My heart stops whenever I see a photo of Kofi Siriboe. Do you remember when his character was staring at Jada Pinkett-Smith’s character in Girls Trip while they were all at Bourbon Street? My lord.
Now I think differently. It’s more of my confidence in my overall look that hinders me from dating nowadays. I don’t blame you anymore. If anything, I’m blessed that I have you. There’s no other shade I’d rather have. Representation in the media has gotten better, especially with women like Issa Rae, Gabrielle Union, Jackie Aina, Lupita Nyong’o, and so many more women who look like me. Ari Lennox’s Shea Butter Baby is my soundtrack for 2019. These public figures make me proud and more valued as a creative and brown girl.

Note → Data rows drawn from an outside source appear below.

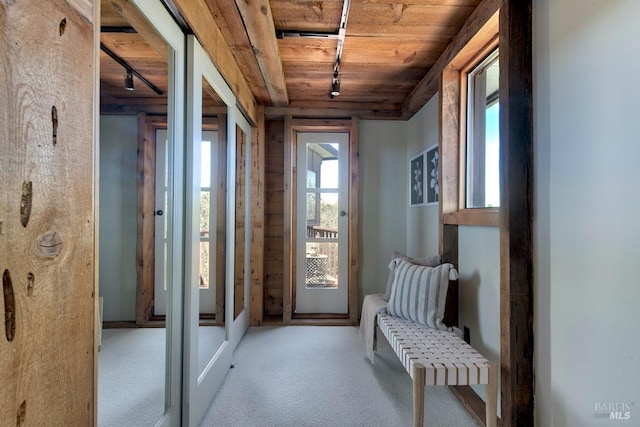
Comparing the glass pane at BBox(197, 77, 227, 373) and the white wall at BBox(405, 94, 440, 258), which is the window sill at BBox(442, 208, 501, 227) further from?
the glass pane at BBox(197, 77, 227, 373)

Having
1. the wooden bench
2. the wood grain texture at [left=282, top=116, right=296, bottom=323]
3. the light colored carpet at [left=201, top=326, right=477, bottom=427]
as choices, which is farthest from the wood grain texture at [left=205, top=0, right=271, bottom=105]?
the light colored carpet at [left=201, top=326, right=477, bottom=427]

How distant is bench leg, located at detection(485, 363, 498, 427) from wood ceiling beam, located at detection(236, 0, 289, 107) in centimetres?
214

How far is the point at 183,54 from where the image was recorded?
56.5 inches

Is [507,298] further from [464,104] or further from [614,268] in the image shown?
[464,104]

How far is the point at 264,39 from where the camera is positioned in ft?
5.73

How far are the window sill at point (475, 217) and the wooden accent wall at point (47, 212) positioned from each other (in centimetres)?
171

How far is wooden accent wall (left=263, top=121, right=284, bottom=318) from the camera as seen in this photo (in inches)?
125

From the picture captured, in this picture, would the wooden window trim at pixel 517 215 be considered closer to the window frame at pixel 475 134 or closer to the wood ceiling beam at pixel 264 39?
the window frame at pixel 475 134

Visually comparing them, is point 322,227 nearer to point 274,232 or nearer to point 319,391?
point 274,232

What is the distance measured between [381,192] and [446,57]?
1455 millimetres

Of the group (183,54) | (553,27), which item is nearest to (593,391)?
(553,27)

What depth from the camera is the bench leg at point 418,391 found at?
4.44ft

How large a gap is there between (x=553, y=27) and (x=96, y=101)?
1.73 m

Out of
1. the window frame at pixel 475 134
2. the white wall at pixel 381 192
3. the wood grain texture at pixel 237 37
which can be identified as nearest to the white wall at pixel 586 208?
the window frame at pixel 475 134
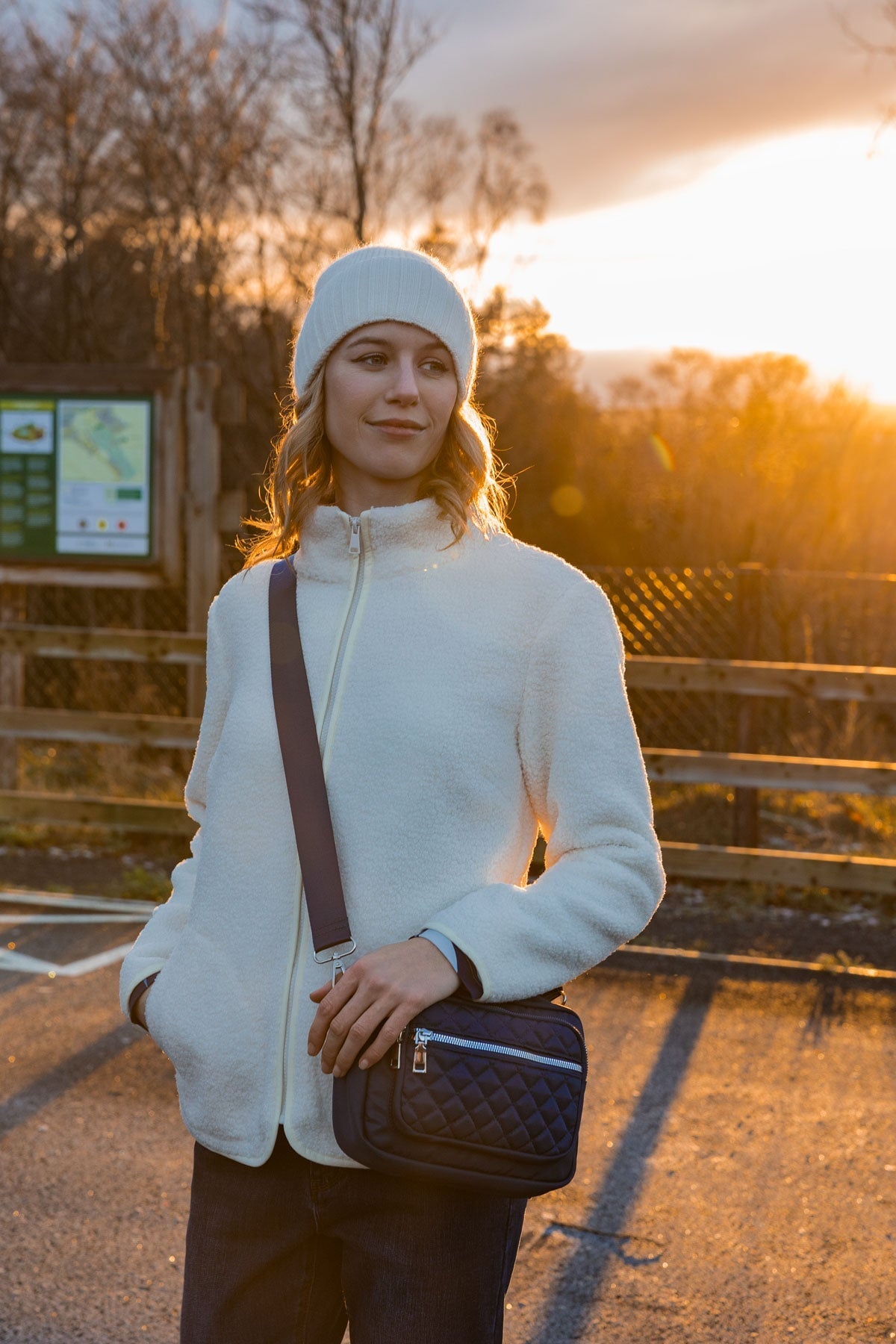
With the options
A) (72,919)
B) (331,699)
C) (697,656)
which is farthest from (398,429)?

So, I love you. I’m learning to love you better and stronger. I keep you moisturized with cocoa butter. I still deal with hyperpigmentation on my face, but African black soap, face masks, and serum help us. I’m doing better with foundation matching because I have often bought shades that were too red, too orange, or too light for you. Makeup isn’t an everyday thing for me, but when I use it, I want it to enhance you, not change you. It’s an everyday journey to defend you, especially when colorism within all women of color, including Asian and Latinx communities, are constantly told through commercials, skin products, and in entertainment that dark-skinned women are not valued. Well, I’ll celebrate you regardless. I will no longer let others tell me that my shade is not welcomed. We will break the door down.